Implemented and test-gated in the repository

  • Local encrypted vault storage; the static public site does not host case data.
  • Original capture preservation, content hashing, custody events, and signed bundles.
  • RFC 3161 timestamp support, including an explicit awaiting-timestamp state.
  • A whole-unit export boundary and a packet disclosure statement covering optional originals and metadata handling.
  • HTML designed for accessibility and covered by automated browser checks, a print-oriented PDF, a machine-readable bundle, and a separate verifier.
  • English and Spanish app interfaces with automated structural and browser accessibility checks.

These are implementation statements, not assurances about a particular device, operator, transfer, authority, recipient, or legal forum. Review the current automated test runs and source rather than relying on this summary alone.

Open gates before real-data use

  • Independent security and cryptography review. The project publishes a threat model and tests, but no independent assessment has been completed.
  • Housing-law and recipient-workflow review. No project statement determines how a court, agency, legal-aid program, union, or inspector should treat a packet.
  • Real partner evaluation. No tenant union, legal-aid organization, or government agency outcome is claimed. The current sample and tests use synthetic data.
  • Human accessibility validation. Automated axe, keyboard, structure, and localization checks exist; recorded human NVDA, VoiceOver, cognitive, and field-use results remain open.
  • Signed distribution and update operations. The Python workflow is intended for technical evaluation. Consumer-grade signed native packages and a supported update channel are not available.
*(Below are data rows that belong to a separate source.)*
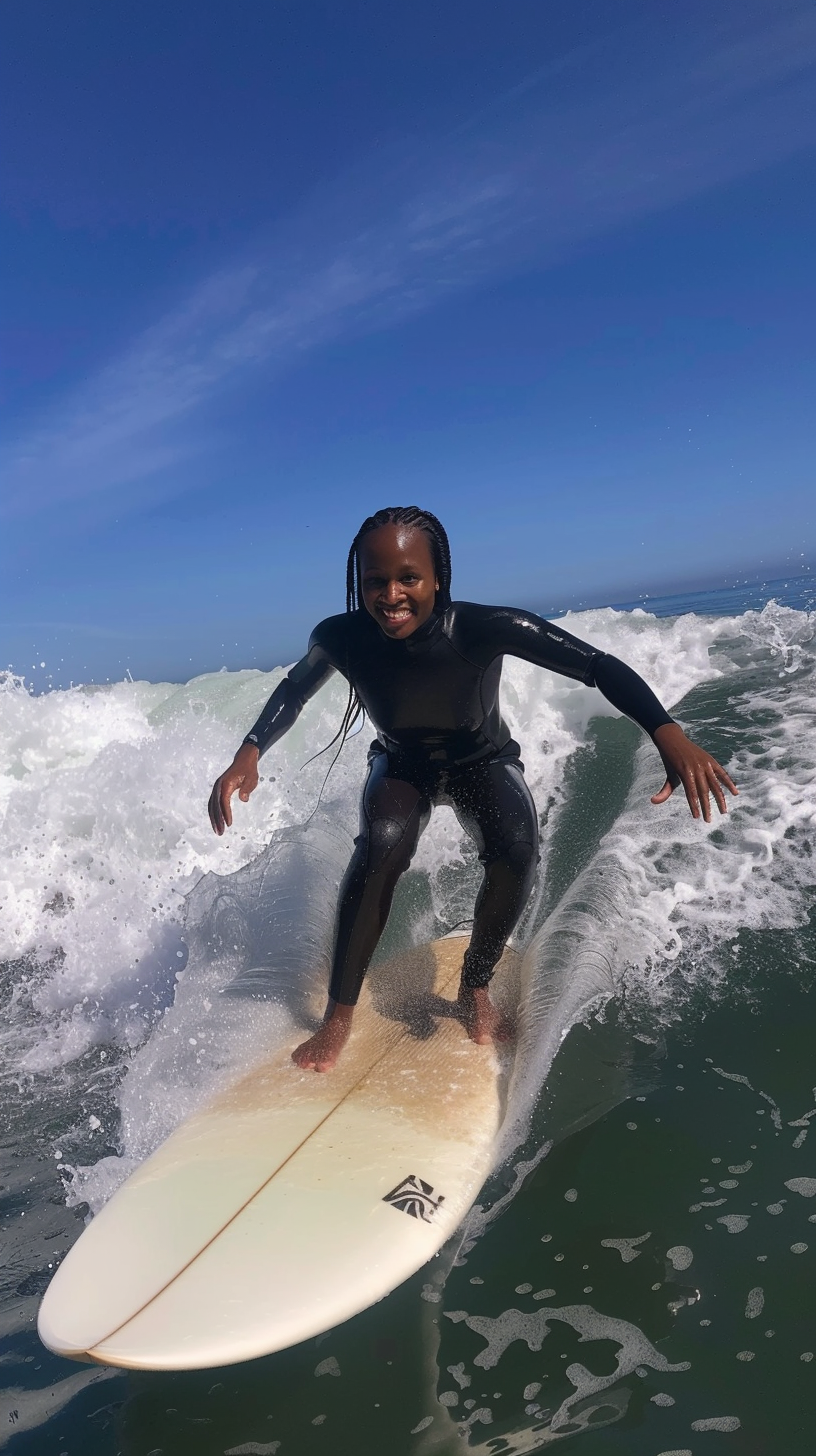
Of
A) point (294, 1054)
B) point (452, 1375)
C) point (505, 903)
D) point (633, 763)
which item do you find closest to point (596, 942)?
point (505, 903)

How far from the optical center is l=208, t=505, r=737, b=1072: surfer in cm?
294

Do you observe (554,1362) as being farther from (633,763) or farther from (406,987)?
(633,763)

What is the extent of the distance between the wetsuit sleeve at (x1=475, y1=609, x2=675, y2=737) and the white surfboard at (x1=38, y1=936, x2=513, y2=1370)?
139 centimetres

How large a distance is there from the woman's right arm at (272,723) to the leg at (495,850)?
0.66 m

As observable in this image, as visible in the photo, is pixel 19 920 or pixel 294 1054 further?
pixel 19 920

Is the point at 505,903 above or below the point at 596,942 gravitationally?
above

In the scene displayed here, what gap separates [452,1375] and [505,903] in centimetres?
150

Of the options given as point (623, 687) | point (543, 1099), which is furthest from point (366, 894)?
point (623, 687)

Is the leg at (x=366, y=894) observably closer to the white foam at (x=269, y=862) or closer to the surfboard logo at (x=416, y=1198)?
the white foam at (x=269, y=862)

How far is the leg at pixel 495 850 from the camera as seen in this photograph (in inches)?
124

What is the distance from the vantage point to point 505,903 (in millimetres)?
3182

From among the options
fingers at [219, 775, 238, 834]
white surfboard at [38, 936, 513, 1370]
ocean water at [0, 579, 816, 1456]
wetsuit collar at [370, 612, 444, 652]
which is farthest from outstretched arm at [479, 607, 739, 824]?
white surfboard at [38, 936, 513, 1370]

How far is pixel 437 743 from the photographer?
10.4ft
Threats the tool cannot remove

  • A compromised or unlocked device can expose data before or after encryption.
  • A weak, reused, shared, lost, or coerced passphrase can defeat the intended access boundary.
  • Operators can enter inaccurate descriptions, omit events, misidentify sources, or capture misleading context.
  • Recipients can copy, redistribute, screenshot, or retain an export beyond the sender’s control.
  • File names, transfer timing, backups, printer queues, and external tools can reveal metadata outside the vault.
  • Local-only software does not eliminate retaliation, surveillance, coercion, subpoena, discovery, or physical-safety risks.
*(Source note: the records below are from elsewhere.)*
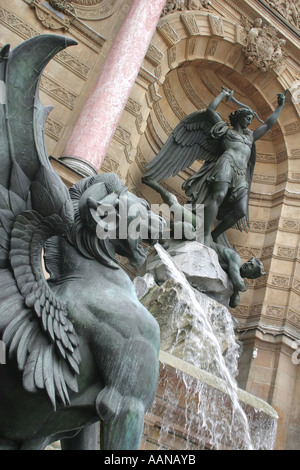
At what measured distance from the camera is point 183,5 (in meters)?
7.92

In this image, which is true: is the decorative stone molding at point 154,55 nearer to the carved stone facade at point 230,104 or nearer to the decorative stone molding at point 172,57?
the carved stone facade at point 230,104

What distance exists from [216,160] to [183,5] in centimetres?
298

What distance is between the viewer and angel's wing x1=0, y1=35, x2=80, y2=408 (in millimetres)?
1305

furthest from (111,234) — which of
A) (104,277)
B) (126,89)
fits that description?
(126,89)

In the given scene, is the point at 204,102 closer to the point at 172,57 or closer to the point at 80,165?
the point at 172,57

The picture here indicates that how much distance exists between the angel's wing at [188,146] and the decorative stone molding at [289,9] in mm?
3579

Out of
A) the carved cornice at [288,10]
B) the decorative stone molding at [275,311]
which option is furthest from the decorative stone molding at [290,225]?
the carved cornice at [288,10]

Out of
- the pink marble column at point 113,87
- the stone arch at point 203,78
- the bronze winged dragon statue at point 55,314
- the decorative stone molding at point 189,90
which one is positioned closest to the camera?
the bronze winged dragon statue at point 55,314

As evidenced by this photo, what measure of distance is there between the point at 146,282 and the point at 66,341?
284 centimetres

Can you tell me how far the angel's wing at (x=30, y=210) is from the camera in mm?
1305

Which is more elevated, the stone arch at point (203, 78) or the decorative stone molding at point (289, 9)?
the decorative stone molding at point (289, 9)

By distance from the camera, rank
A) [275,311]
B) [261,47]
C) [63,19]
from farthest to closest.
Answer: [261,47]
[275,311]
[63,19]

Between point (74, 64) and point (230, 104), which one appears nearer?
point (74, 64)

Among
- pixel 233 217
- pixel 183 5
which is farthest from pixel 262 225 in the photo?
pixel 183 5
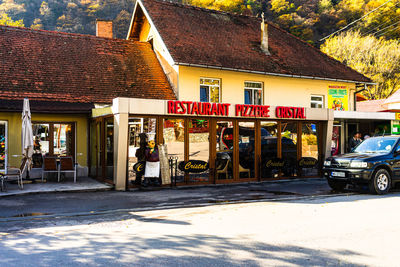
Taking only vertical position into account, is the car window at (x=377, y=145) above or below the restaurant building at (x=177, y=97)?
below

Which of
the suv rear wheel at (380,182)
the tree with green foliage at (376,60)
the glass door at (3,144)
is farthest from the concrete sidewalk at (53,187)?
the tree with green foliage at (376,60)

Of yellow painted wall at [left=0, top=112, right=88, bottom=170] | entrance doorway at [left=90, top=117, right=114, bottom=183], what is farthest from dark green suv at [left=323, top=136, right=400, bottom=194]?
yellow painted wall at [left=0, top=112, right=88, bottom=170]

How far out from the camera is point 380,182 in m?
11.9

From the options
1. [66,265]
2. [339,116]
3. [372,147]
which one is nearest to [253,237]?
[66,265]

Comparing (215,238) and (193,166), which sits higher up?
(193,166)

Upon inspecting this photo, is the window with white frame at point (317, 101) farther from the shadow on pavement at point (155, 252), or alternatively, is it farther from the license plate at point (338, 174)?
the shadow on pavement at point (155, 252)

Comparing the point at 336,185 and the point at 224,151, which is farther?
the point at 224,151

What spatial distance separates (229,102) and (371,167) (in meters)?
9.35

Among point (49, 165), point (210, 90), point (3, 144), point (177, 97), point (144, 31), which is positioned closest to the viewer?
point (49, 165)

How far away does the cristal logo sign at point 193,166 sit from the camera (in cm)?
1398

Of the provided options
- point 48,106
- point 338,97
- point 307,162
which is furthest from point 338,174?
point 338,97

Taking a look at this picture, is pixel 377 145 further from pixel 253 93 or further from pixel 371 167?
pixel 253 93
Read the detailed threat model, security policy, and legal boundaries.

Public-site and disclosure boundaries

The GitHub Pages site is static. It provides documentation and synthetic artifacts; it has no form for collecting evidence. GitHub itself records ordinary request data under its own policies when someone visits the site or repository.

Never publish a case to get support. GitHub issues, discussions, pull requests, and repository files are public. Do not submit tenant names, addresses, photos, messages, allegations, keys, evidence, packet files, or case details.

The review hub routes non-sensitive technical feedback to public tasks or Discussions, organization interest to a private no-case-data contact, and vulnerabilities to private reporting. None is an evidence-transfer channel.

Within the app, a deliberate export can still disclose sensitive material. Review the entire whole-unit packet and its disclosure statement, including whether sealed originals are embedded and how metadata is handled. If the whole-unit scope is too broad, do not export: issue/date selection is currently blocked. Choose a safe transfer channel and assume every recipient can make additional copies.

A responsible evaluation sequence

  1. Read the method and threat model. Confirm that the claimed protections address the risks you actually face.
  2. Use a fictional scenario. Do not import or adapt a real tenant’s details, even if names are changed.
  3. Test disclosure and transfer. Look for unintended copies, metadata, confusing status language, and recipient misunderstanding.
  4. Bring independent reviewers. Security, cryptography, accessibility, organizing, inspection, and legal expertise answer different questions.
  5. Record a stop decision. If a gate is not met, remain on synthetic data. A feature demonstration is not evidence that the operational system is safe.